The patient data matrix contains 22.277 probes for each of the 126 samples that are representing one normal cervix and six histological conditions of cervical cancer according to FIGO. For accessing probes, which are less heterogeneously expressed, we performed variance-component analysis. Figure 1 displays the resulting distribution of the W/T ratio for probes from the investigated stages. The shape in red depicts the density when seven randomly chosen replicates are analyzed; the shape in blue shows the distribution when all samples are incorporated into variance-component analysis. The variance-component analysis of seven randomly chosen replicates leads to a steep increase of probes which have a W/T ratio of one.
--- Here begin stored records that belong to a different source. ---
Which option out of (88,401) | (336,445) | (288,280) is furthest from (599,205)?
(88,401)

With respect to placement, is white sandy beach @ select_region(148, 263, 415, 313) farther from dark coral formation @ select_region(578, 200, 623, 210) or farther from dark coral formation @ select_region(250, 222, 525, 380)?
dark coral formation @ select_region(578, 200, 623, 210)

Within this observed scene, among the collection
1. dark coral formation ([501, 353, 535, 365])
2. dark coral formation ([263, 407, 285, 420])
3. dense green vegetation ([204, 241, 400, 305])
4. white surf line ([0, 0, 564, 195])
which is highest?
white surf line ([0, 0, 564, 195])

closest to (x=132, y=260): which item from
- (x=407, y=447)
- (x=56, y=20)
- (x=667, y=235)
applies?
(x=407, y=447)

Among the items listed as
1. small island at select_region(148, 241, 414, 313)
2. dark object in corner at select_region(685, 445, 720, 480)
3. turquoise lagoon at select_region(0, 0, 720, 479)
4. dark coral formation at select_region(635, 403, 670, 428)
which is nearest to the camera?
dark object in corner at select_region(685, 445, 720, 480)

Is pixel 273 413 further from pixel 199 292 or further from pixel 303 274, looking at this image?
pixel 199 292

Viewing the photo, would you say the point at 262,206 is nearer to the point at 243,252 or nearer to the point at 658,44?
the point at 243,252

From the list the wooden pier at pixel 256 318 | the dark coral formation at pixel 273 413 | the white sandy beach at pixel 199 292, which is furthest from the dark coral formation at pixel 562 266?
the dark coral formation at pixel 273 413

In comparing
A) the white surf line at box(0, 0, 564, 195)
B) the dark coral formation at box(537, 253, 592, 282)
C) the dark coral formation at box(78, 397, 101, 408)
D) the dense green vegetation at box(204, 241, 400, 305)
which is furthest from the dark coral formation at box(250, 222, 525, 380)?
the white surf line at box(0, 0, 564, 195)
However, a low ratio denotes probes that are less variable inside a specific stage. Clearly, using all available samples is of benefit and leads to a distribution that peaks at a W/T ratio of about 0.8. Next, we define a cutoff for accessing only the most reliable probes that are exhibiting less variability inside a stage. Considering probes, which have a W/T ratio of 0.75, leaves 9.873 probes for further processing.

Fig. 1
figure 1

The plot depicts the density against the ratio between intra stage heterogeneity (W) and total heterogeneity within stages (T). The red shape denotes seven replicate arrays and the shape in blue accesses all available replicate arrays

Clustering highlights low variable probes that are constitutively expressed in all stages

Cluster analysis of 9.873 probes resulting from variance-component analysis yielded eleven probes, which are induced or repressed in cervical cancer, having a W/T ratio between 0.18 and 0.38. Seven of these probes are induced in all cervical cancer stages, these probes are GINS1, PAK2, DTL, AURKA, PRKDC, NEK2 and CEP55. The other probes are repressed in cervical cancer, namely P11, EMP1, UPK1A and HSPC159. Table 2 lists the above-stated probes, and Fig. 2 displays a heat map of these potential biomarkers, depicting induced probes in red and repressed probes in blue.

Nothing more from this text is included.